University of Wisconsin-Madison (UW-Madison)

Several emerging issues, including the resiliency of electric power delivery during extreme weather events, expanding use of distributed generation, the rapid growth of renewable generation and the economic benefits of improved grid efficiency and flexibility, are challenging the way electricity is delivered. This grid of the future requires advances in transmission and distribution system management with algorithms to control and optimize how power is transmitted and distributed on the grid. However, the development of these systems has been hindered because the research community lacks high-fidelity, public, large-scale power system models that realistically represent current and evolving grid characteristics. Due to security and privacy concerns, much of the real data needed to test and validate new tools and techniques is restricted.
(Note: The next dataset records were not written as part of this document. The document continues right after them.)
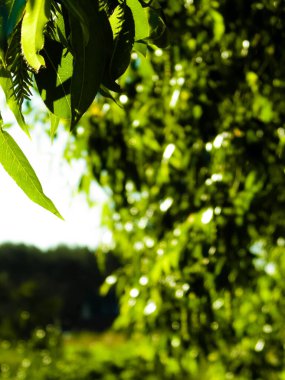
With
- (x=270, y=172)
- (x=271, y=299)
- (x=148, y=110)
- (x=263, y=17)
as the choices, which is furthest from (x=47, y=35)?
(x=271, y=299)

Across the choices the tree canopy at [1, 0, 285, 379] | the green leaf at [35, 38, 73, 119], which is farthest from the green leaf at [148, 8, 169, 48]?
the tree canopy at [1, 0, 285, 379]

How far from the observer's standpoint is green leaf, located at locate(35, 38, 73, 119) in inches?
33.9

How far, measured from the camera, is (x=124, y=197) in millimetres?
2930

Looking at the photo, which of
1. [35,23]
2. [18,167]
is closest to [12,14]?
[35,23]

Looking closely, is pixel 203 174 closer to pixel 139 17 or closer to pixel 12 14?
pixel 139 17

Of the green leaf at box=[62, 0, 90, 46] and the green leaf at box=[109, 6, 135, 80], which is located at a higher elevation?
the green leaf at box=[62, 0, 90, 46]

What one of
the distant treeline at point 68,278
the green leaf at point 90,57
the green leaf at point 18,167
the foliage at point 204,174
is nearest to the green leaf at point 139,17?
the green leaf at point 90,57

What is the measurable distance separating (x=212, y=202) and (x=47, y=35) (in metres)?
1.57

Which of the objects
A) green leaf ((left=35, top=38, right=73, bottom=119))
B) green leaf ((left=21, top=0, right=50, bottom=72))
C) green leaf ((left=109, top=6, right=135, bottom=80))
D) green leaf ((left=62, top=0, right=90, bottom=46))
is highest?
green leaf ((left=21, top=0, right=50, bottom=72))

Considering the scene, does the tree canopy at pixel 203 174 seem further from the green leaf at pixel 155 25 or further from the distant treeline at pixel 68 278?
the distant treeline at pixel 68 278

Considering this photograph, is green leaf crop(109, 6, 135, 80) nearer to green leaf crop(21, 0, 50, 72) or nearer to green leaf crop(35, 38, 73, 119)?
green leaf crop(35, 38, 73, 119)

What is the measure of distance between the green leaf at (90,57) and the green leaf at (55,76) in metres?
0.07

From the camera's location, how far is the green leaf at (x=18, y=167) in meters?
0.82

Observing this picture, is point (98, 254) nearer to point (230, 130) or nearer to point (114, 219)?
point (114, 219)
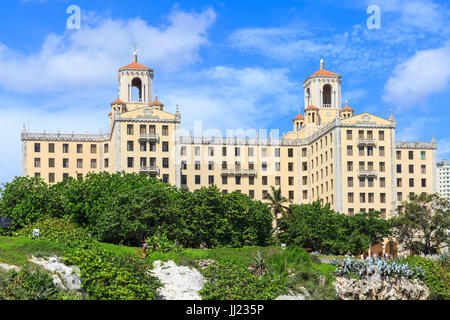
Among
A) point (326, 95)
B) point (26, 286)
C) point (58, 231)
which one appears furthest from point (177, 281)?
point (326, 95)

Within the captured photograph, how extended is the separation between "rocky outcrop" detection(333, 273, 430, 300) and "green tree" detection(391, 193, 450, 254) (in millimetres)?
27353

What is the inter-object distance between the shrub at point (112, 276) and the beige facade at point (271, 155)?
49231 millimetres

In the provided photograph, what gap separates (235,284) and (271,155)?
61.2 metres

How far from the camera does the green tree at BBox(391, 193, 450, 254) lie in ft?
284

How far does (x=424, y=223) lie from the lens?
87125 millimetres

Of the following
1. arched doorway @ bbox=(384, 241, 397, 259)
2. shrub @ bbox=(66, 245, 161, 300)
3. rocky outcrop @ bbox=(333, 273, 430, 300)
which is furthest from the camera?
arched doorway @ bbox=(384, 241, 397, 259)

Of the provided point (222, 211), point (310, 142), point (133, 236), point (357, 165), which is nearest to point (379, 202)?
point (357, 165)

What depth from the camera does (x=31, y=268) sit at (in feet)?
154

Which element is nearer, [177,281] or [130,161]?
[177,281]

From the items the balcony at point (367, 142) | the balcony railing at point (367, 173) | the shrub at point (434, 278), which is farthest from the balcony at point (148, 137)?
the shrub at point (434, 278)

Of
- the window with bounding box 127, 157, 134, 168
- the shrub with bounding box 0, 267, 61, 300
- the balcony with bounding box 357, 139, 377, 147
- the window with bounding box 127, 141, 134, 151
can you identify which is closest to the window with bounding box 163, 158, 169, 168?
the window with bounding box 127, 157, 134, 168

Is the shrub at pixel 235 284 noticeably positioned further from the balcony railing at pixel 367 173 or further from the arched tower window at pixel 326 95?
the arched tower window at pixel 326 95

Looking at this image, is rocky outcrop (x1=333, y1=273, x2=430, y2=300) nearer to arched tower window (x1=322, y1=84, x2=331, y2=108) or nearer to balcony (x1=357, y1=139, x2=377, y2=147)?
balcony (x1=357, y1=139, x2=377, y2=147)

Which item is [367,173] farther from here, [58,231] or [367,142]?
[58,231]
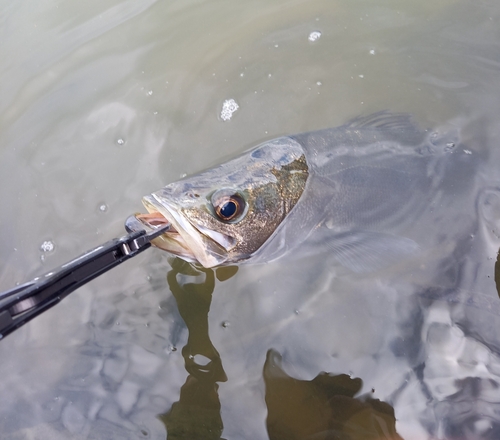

To help drive additional innovation in the electric power industry, there is a need for grid models that mimic the characteristics of the actual grid, but do not disclose sensitive information.

The University of Wisconsin-Madison (UW-Madison) and its partners will develop realistic transmission system models and scenarios that will serve as test cases to reduce barriers to the development and adoption of new technologies in grid optimization and control. The EPIGRIDS project aims to construct realistic grid models by using software to emulate the transmission and generation expansion decision processes used by utility planners. This synthetic model development will utilize Geographic Information Systems (GIS) data on population density, industrial and commercial energy consumption patterns, and land use, over sizes ranging from the city-level to continental-scale. In order to test the robustness of the system’s solutions, it will allow users to tailor specific data sets and scenarios to challenge particular aspects of optimization and control algorithm development. Flexible methodologies for data set construction and connecting features of these data sets to geographically described energy use and land use constraints will enable collaborative development of new models, far beyond those directly delivered by this project.